A voz antes sem rosto se materializou na minha frente. O sorriso de dentes alvos. O cara do guarda-sol.
- Oi! - sorri, agora com certa tranquilidade.
Ele continuou sorrindo enquanto limpava a mão no avental sujo que usava.
- escolhendo um anel pro casório?
Triste ilusão.
- Na verdade - coloquei a pasta com os documentos no balcão. - vim por causa da vaga de recepcionista.

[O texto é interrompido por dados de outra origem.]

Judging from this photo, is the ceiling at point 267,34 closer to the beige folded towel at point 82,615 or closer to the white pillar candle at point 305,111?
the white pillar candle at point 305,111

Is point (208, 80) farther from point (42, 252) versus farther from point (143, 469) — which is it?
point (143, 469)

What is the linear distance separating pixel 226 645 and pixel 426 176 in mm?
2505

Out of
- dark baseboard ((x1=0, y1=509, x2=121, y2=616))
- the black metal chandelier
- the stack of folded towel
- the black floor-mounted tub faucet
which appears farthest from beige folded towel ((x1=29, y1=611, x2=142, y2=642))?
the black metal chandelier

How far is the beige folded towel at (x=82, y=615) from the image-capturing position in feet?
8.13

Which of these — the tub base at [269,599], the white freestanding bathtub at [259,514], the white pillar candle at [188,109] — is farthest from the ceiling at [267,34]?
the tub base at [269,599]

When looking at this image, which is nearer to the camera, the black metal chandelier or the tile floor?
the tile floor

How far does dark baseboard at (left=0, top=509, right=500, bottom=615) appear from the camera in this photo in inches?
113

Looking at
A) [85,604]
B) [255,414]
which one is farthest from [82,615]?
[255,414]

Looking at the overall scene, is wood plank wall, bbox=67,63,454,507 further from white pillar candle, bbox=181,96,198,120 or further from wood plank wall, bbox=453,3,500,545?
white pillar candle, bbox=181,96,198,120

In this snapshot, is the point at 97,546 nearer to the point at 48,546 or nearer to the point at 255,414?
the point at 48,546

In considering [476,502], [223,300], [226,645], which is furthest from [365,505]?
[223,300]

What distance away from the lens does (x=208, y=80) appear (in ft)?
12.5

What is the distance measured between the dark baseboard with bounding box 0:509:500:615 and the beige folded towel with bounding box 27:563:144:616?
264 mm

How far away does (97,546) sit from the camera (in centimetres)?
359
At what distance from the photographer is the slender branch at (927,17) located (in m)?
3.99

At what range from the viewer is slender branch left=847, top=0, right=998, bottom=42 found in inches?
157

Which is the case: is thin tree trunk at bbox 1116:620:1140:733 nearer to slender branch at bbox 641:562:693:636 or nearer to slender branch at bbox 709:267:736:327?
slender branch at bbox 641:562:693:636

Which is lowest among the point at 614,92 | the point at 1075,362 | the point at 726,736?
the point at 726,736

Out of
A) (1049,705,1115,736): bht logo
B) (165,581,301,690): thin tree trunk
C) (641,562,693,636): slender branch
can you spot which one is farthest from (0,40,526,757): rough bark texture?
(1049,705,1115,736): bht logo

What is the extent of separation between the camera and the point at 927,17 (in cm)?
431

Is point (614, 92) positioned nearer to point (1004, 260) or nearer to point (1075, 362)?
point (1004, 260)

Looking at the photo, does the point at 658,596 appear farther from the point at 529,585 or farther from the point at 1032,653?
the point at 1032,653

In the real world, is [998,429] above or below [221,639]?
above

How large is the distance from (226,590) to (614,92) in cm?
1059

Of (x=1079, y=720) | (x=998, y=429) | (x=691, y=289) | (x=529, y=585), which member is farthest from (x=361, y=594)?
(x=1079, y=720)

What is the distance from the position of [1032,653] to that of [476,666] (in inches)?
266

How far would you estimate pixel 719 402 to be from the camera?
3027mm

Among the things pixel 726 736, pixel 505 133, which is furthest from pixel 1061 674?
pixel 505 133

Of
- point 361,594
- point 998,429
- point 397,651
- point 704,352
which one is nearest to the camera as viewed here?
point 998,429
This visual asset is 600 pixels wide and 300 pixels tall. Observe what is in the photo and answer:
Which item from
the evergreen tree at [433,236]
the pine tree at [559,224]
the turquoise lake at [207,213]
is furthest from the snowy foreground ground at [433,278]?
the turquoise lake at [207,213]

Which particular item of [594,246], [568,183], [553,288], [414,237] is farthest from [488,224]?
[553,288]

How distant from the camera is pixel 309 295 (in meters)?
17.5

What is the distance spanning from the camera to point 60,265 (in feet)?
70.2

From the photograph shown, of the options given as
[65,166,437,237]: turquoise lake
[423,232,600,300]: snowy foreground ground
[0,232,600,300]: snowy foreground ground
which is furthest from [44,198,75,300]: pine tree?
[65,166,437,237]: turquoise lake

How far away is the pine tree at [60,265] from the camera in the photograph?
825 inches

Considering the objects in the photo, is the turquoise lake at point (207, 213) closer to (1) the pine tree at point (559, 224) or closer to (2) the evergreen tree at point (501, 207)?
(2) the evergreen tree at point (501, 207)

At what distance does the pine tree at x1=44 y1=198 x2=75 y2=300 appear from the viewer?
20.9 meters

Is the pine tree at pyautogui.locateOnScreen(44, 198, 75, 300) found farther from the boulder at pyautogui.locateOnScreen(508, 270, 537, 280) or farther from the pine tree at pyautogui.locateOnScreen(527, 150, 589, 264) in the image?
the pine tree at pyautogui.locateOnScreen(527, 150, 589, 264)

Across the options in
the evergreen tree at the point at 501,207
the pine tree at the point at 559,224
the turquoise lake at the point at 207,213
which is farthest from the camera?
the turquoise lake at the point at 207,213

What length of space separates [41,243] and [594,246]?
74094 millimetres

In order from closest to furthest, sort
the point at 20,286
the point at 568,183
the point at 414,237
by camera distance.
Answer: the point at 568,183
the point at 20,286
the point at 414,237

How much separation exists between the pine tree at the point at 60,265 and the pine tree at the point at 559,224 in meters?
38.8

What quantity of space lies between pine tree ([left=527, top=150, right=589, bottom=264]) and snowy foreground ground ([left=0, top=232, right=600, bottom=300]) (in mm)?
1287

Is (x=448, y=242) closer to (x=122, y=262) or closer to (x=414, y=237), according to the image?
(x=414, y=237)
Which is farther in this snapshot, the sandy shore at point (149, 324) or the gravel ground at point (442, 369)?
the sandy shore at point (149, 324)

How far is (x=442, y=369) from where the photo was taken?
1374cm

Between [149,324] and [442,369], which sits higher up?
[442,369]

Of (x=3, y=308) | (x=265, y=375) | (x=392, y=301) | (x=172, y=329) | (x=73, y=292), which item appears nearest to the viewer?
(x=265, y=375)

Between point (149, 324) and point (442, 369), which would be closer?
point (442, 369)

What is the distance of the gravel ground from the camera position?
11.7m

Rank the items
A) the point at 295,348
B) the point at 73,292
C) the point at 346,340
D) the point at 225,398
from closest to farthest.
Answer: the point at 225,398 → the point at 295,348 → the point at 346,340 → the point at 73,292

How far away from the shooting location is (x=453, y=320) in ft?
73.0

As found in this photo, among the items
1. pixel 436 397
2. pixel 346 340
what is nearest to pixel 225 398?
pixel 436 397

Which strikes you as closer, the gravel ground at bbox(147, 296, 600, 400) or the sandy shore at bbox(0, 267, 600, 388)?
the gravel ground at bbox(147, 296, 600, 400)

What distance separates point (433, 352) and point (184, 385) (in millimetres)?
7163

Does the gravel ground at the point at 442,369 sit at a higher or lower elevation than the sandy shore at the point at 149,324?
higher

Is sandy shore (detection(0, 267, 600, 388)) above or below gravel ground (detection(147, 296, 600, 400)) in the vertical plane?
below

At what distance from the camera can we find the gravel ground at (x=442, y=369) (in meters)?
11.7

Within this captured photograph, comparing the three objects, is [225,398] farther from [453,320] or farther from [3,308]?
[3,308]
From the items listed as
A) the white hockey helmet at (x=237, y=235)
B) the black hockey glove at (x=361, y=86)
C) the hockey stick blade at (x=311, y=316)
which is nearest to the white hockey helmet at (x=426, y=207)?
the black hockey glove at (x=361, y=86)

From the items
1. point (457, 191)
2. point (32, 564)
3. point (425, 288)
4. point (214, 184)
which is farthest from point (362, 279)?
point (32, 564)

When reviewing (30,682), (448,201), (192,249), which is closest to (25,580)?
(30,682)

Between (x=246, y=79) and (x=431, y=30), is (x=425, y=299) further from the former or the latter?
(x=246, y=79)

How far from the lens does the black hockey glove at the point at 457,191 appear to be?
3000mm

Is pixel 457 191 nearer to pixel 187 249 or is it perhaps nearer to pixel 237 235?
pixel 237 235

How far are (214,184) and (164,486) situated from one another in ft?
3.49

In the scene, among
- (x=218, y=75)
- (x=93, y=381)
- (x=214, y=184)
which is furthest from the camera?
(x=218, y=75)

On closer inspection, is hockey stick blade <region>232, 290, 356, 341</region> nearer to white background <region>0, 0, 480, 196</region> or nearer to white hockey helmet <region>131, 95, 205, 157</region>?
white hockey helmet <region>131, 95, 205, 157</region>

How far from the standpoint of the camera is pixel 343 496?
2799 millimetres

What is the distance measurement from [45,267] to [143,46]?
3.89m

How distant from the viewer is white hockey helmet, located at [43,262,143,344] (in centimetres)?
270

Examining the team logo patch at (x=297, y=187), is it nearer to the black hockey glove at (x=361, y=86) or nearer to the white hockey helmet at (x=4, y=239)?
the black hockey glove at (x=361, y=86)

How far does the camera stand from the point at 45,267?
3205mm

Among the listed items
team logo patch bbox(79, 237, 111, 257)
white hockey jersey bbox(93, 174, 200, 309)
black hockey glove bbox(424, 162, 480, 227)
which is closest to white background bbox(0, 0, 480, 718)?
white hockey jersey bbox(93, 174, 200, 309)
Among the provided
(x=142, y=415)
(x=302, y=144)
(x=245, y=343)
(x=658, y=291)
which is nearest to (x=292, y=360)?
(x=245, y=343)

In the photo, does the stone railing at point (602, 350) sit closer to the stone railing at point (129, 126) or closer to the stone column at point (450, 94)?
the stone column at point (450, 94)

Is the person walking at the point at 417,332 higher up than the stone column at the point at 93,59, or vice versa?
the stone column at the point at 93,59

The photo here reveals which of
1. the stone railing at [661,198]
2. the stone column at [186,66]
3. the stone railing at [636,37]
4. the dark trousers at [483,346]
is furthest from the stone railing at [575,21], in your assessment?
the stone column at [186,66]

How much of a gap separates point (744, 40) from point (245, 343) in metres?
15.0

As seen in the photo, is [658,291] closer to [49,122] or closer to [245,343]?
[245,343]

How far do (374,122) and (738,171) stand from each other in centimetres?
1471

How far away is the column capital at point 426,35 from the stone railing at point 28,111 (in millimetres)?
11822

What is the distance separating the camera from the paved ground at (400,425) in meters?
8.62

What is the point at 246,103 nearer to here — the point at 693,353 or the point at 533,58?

Ele assentiu e continuou sorrindo. Estendeu a mão por cima da vitrine.
- Matias.
Eu apertei a mão dele. Será que ele não lembrava de mim? Ok, eu estava de galochas ontem mas mesmo assim. Não tava tão irreconhecível. Eu que não ia perguntar se ele lembrava de mim. Apertei a mão dele com força.
- Cléo.
- Sim, claro. A Mirtes falou de você. Acho que agora finalmente vou ter que pagar a ela. - Ele deu uma risadinha e tirou meu currículo da pasta.
Enrrugou as sobrancelhas pra ler o que estava escrito ali. Meus pés começaram a latejar dentro do sapato. Não estava mais tão acostumada assim a usar salto.
Ele pigarreou e eu voltei a atenção pra ele.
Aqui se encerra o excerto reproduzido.